BRIEF — Pick out every line in the items below that contains the word "gable" and copy each of those lines. Case counts, so only matches with the same capitalization qualify.

PROVIDED DATA —

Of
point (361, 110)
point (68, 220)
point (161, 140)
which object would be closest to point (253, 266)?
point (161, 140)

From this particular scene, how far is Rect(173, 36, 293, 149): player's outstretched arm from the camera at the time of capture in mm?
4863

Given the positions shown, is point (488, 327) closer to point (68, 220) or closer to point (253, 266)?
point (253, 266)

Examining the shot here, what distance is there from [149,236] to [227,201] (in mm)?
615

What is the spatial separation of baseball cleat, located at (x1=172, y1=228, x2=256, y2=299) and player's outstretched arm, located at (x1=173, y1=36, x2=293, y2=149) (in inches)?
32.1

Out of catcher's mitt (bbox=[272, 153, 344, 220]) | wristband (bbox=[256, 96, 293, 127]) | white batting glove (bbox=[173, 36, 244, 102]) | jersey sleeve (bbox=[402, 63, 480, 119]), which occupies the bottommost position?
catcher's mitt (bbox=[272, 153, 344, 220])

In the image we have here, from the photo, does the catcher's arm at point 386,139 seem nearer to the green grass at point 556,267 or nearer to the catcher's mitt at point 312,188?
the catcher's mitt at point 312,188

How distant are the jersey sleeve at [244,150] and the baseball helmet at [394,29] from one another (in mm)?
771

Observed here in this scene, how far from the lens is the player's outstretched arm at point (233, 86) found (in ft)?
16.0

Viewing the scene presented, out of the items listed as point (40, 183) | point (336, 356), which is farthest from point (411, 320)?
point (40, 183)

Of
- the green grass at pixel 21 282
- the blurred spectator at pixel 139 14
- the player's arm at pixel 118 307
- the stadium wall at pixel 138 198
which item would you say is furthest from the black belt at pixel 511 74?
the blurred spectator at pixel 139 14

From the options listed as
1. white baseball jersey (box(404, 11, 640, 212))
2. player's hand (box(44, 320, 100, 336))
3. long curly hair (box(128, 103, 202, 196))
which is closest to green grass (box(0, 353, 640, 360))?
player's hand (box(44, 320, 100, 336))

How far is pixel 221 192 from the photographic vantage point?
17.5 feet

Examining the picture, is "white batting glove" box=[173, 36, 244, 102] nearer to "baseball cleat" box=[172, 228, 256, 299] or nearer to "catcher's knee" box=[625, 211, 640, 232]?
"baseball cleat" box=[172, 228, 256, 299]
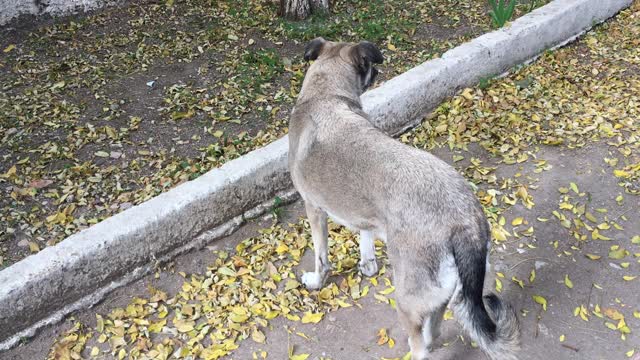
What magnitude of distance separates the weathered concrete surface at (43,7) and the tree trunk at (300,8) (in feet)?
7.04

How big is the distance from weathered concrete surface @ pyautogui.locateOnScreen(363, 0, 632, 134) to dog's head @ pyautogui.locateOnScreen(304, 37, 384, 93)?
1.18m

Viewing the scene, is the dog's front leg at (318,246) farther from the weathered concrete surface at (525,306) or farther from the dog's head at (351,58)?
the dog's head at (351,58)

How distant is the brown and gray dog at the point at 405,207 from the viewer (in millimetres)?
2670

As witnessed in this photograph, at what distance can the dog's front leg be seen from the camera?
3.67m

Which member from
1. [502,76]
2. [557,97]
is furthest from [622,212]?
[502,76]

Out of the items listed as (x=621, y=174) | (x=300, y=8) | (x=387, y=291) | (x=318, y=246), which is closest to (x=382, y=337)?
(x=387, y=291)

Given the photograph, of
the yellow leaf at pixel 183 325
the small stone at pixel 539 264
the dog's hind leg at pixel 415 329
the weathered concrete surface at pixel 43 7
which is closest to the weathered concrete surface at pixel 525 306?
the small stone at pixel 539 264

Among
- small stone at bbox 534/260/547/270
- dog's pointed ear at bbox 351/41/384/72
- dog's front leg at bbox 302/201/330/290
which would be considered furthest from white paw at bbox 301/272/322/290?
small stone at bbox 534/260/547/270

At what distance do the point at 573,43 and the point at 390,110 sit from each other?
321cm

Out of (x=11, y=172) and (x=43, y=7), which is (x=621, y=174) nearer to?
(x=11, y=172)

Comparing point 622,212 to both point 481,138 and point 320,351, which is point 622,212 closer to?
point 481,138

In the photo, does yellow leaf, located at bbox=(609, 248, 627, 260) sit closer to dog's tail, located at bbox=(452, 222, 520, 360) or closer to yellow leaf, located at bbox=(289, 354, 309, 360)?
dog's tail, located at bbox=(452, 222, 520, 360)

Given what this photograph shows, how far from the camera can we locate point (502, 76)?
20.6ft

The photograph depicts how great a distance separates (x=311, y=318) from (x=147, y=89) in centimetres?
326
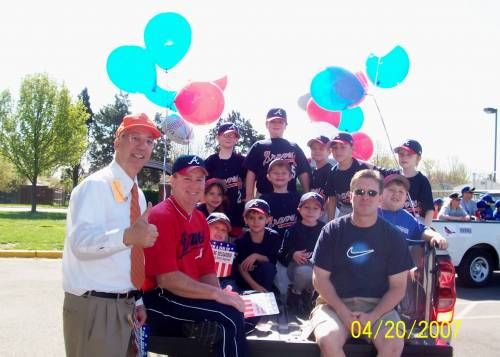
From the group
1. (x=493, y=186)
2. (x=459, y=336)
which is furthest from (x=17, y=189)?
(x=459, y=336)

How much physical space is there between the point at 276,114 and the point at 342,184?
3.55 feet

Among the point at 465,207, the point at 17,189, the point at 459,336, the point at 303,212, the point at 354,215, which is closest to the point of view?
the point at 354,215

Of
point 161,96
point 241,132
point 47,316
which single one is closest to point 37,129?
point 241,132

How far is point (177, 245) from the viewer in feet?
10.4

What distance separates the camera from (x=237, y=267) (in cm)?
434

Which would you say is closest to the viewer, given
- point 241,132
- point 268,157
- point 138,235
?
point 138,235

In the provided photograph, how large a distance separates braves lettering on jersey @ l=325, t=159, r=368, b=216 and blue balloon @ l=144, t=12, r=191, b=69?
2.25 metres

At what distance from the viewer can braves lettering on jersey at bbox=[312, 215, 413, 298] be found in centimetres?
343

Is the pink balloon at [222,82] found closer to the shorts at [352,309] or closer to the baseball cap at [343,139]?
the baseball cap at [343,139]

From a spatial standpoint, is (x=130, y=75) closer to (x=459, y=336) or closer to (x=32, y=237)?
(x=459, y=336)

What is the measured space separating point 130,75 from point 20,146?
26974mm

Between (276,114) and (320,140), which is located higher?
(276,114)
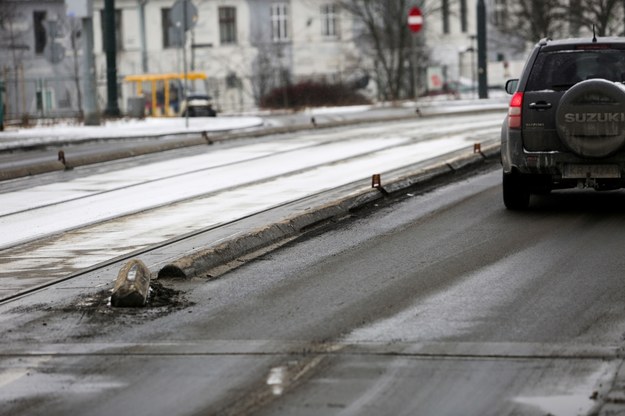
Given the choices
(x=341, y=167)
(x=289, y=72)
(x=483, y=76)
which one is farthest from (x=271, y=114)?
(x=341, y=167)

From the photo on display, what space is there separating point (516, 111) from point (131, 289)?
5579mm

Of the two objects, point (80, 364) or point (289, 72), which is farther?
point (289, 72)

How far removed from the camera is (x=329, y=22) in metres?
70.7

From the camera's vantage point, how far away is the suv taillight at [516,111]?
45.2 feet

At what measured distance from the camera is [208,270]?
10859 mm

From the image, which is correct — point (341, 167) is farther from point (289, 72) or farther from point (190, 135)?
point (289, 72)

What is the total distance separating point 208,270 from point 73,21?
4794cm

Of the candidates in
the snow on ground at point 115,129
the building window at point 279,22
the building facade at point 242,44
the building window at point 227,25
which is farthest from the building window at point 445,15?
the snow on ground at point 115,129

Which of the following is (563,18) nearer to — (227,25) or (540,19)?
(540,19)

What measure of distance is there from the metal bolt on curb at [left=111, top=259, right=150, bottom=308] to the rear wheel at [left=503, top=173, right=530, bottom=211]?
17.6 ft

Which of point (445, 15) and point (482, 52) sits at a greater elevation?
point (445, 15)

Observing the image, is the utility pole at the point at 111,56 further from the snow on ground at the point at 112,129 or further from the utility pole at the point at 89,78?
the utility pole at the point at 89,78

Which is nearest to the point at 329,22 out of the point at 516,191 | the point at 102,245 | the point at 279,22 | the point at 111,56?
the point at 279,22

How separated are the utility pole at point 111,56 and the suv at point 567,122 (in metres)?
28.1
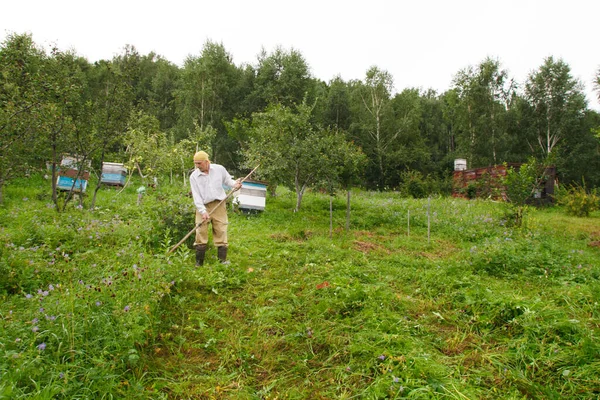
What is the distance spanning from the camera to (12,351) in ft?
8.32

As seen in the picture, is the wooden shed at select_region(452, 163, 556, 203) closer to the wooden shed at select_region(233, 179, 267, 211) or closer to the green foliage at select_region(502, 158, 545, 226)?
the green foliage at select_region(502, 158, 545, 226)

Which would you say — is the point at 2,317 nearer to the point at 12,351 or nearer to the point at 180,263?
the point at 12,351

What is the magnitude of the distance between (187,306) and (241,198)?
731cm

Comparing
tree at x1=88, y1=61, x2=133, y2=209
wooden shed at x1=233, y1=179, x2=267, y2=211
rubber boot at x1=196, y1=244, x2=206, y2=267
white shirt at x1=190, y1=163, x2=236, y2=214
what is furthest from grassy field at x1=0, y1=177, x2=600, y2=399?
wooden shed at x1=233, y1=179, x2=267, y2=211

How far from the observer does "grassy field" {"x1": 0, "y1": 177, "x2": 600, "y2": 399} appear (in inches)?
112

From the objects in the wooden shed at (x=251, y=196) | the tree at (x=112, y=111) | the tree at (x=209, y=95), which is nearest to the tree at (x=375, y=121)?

--

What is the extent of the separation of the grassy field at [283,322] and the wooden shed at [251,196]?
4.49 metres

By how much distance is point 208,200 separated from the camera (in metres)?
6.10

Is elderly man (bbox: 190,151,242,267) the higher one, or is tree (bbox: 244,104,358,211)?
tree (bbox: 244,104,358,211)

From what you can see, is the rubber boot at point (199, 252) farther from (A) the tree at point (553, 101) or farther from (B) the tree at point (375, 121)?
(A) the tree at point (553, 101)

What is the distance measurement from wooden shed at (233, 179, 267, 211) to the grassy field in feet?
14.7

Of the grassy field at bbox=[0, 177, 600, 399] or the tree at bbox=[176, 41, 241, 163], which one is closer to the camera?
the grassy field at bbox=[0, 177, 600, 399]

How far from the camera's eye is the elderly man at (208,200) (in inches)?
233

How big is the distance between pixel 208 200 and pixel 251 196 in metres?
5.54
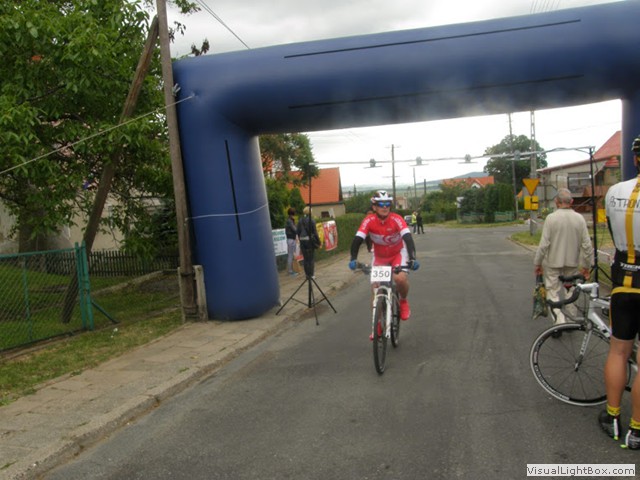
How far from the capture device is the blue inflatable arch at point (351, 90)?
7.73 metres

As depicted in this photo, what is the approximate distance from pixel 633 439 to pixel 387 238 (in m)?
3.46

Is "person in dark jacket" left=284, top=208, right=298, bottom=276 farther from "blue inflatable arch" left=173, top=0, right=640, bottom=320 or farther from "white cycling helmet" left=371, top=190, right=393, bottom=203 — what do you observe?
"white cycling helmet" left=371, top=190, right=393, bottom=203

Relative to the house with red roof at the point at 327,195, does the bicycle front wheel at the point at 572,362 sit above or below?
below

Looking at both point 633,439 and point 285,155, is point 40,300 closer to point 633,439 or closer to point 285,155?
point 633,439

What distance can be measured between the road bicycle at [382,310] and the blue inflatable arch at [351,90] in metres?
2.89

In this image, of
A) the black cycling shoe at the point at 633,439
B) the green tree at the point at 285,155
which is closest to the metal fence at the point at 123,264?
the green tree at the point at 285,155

==

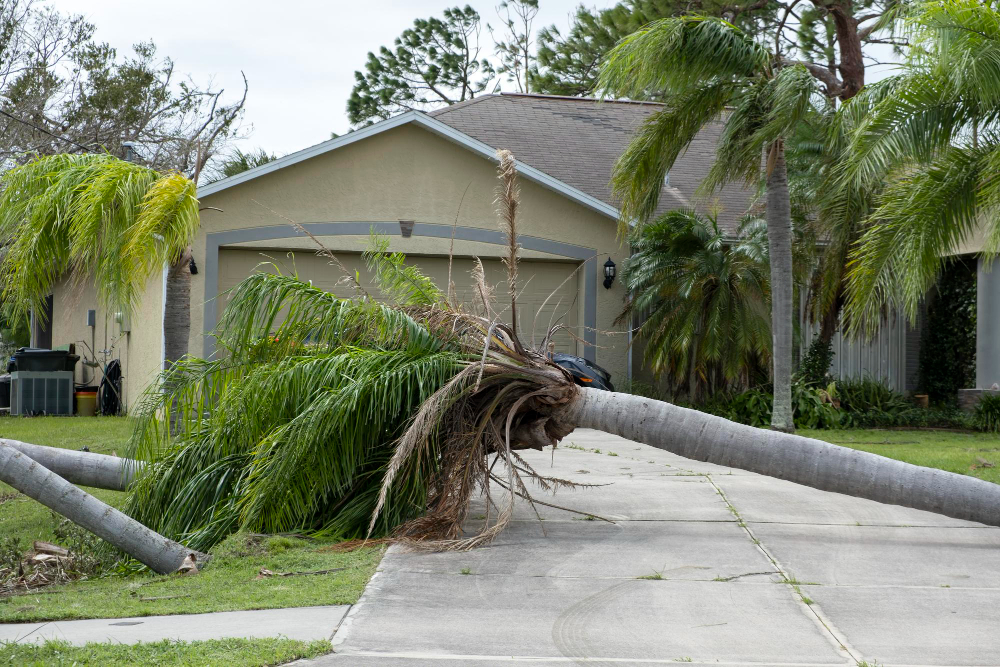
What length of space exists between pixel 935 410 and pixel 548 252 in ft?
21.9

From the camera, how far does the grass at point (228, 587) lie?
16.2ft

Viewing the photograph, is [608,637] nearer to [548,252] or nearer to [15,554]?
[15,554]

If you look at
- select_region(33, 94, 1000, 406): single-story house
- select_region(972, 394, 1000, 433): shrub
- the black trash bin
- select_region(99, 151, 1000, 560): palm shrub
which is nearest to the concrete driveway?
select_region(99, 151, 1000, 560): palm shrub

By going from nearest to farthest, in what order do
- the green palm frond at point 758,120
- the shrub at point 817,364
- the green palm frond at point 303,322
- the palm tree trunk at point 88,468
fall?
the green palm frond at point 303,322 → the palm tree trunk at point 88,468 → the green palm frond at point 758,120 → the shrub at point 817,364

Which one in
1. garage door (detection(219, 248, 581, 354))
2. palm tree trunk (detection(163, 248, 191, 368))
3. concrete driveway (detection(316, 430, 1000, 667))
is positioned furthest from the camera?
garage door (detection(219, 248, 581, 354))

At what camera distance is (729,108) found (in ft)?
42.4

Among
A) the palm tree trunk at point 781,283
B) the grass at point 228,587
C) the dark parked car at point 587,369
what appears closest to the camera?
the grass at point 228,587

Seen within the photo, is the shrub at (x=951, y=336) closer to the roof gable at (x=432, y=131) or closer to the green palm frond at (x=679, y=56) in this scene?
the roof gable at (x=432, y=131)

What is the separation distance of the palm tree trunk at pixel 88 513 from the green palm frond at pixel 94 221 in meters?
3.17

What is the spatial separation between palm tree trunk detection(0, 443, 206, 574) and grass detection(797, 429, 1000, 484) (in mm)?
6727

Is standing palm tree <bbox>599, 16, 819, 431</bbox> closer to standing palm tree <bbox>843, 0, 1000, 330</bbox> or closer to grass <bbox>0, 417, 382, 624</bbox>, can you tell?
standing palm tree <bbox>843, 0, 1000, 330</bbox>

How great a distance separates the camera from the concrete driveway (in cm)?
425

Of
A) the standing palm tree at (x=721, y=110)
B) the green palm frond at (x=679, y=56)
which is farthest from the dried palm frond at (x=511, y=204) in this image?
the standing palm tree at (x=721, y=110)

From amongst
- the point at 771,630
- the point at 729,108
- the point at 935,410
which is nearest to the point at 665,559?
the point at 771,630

ANSWER BELOW —
Seen within the photo, is the shrub at (x=951, y=336) closer to the roof gable at (x=432, y=131) or closer to the green palm frond at (x=679, y=56) in this scene?
the roof gable at (x=432, y=131)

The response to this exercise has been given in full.